ESSIC / CICS-MD Professor Zhanqing Li and Graduate Assistant II Tianning Su recently published a paper in Atmospheric Chemistry and Physics titled “Relationships between the planetary boundary layer height and surface pollutants derived from lidar observations over China: regional pattern and influencing factors”.
This paper discusses the frequency of severe air pollution episodes in China, analyzing the relationship between planetary boundary layer height (PBLH) and surface pollutants. With this improved understanding of aerosol-planetary boundary layer interactions, the authors hope to improve the ability to forecast surface air pollution. An abstract from the study authors is provided below.
Zhanqing Li is an AOSC-ESSIC professor who has engaged in a wide range of studies concerning climate change, atmospheric physics, and the terrestrial and atmospheric environment.

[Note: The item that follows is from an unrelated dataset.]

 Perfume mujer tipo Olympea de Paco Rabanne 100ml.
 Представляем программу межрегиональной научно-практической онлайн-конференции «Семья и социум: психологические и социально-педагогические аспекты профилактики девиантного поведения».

Air pollution in China has been frequently reported and is a top public concern to the most populated country. This study attempts to tackle the problem by sorting out key factors influencing surface pollutants usually measured in mass of particulates less than 2.5 micrometers (PM2.5). By analyzing the frequency of severe air pollution episodes across China at ~1600 surface stations, the relationship between planetary boundary layer height (PBLH) and surface pollutants (PM2.5) is thoroughly investigated with an emphasis on its spatial and temporal patterns to help identify fundamental influencing factors. PM2.5 is found to be correlated with PBL under certain circumstances such as in low-altitude regions (plains, basin) during winter under calm conditions, but least affected by PBL in highland during summer and strong winds. A closer relationship is established between PM2.5 normalized by aerosol optical depth (AOD) that can be measured both from space and on the ground. These findings can improve our understanding of the complex interactions between air pollution, boundary layer, and horizontal transport, and may further improve the ability to monitor and forecast surface air pollution using a combination of satellite and routine meteorological measurements.